Comienzan las épocas calurosas y con ellas las ganas de lucir la piel dorada. Antes de tirarte al sol, echa un vistazo a nuestras claves para que este verano el bronceado sea seguro para tu piel.

¿Qué tipo de piel tienes?

Saber qué tipo de piel tienes va a ayudar a elegir la textura correcta. Al igual que los tratamientos o productos de limpieza especiales, los bloqueadores tienen diversas texturas como gel, mousse, crema e incluso algunas son mucho más livianas que otras. Consulta en nuestra farmacia o a un especialista cuál es la mejor para ti.

FPS sin falta

El FPS no te protege al 100% pero sí te ayuda a prevenir quemaduras graves en la piel. En verano, debe ser al menos de 30; en épocas más frías puedes bajarlo a 15 como mínimo.

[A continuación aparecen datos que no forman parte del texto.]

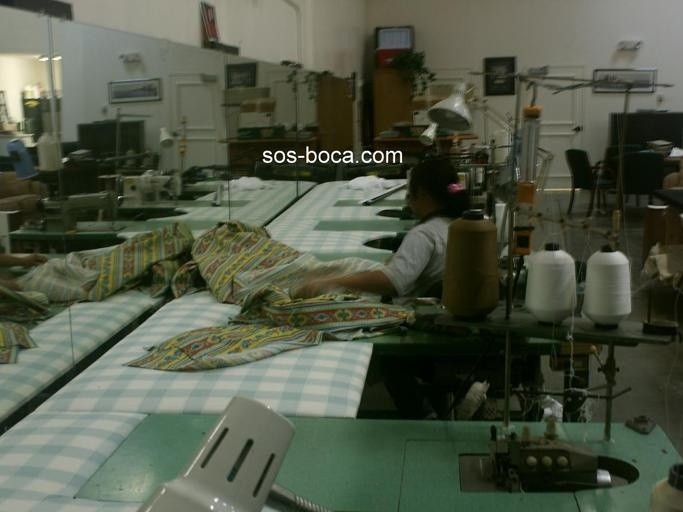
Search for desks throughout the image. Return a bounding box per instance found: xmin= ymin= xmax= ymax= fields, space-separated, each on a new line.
xmin=660 ymin=156 xmax=683 ymax=172
xmin=0 ymin=179 xmax=317 ymax=432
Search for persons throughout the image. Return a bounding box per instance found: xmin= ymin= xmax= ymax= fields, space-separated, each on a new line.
xmin=290 ymin=156 xmax=467 ymax=419
xmin=0 ymin=252 xmax=47 ymax=267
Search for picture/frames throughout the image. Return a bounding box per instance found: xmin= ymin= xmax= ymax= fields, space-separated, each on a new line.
xmin=108 ymin=77 xmax=161 ymax=103
xmin=592 ymin=67 xmax=658 ymax=93
xmin=225 ymin=62 xmax=256 ymax=88
xmin=483 ymin=56 xmax=517 ymax=97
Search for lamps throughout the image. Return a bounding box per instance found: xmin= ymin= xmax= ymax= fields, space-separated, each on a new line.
xmin=159 ymin=127 xmax=175 ymax=147
xmin=429 ymin=83 xmax=473 ymax=131
xmin=420 ymin=121 xmax=436 ymax=144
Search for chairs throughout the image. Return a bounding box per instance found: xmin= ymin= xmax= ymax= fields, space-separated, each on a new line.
xmin=598 ymin=145 xmax=643 ymax=208
xmin=616 ymin=154 xmax=664 ymax=213
xmin=564 ymin=148 xmax=593 ymax=213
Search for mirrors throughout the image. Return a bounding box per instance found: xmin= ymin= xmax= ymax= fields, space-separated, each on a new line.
xmin=0 ymin=6 xmax=353 ymax=441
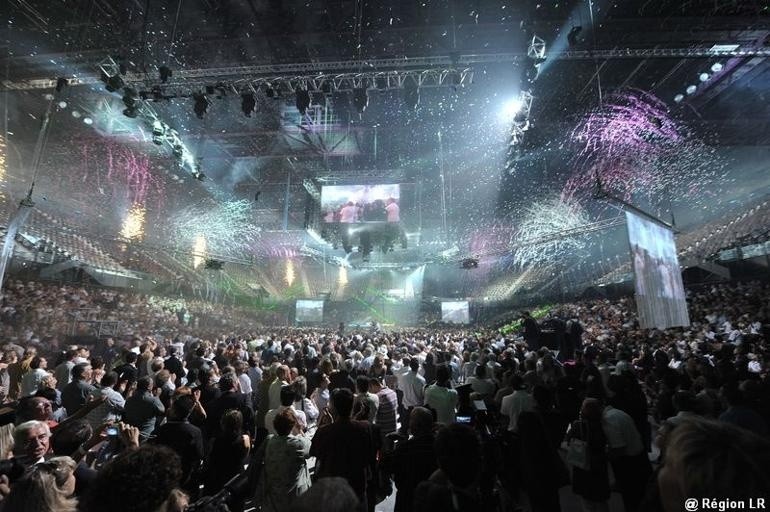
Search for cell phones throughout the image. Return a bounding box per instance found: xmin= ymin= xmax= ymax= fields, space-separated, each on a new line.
xmin=105 ymin=424 xmax=121 ymax=437
xmin=457 ymin=413 xmax=474 ymax=426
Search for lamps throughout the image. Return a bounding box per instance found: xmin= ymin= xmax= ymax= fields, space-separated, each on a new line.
xmin=41 ymin=0 xmax=739 ymax=181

Más allá de que el bronceador tenga un alto FSP, es muy recomendable buscar maquillajes que también lo tengan así el cuidado es más completo.

Hidratación obligatoria

Antes y después de exponerte al sol, la crema o loción humectante no puede faltar. Esto es clave durante toda la época de exposición porque los rayos UV pueden secar la piel o dejarla débil así que no te olvides de la hidratación. Por otro lado, también bebe mucha agua para mantener la piel sana.

Cuidadito con el horario

Ya lo sabes pero lo repetimos: entre las 11:00 y las 15:00 es mejor no exponerse porque es el momento en el que el sol pega más fuerte. Durante el resto del día, refuerza el bronceador cada dos horas y, si podes, moja tu cuerpo para que se refresque.

Ayúdate con el bronceador

¡No todo bronceado viene de la mano de estar mil horas de sol! Si tienes un evento especial, no te expongas de más. Es mejor que optes por un buen bronceador y que juegues con el maquillaje para lucir dorada. La prioridad absoluta debe ser la salud de piel, esa es la clave.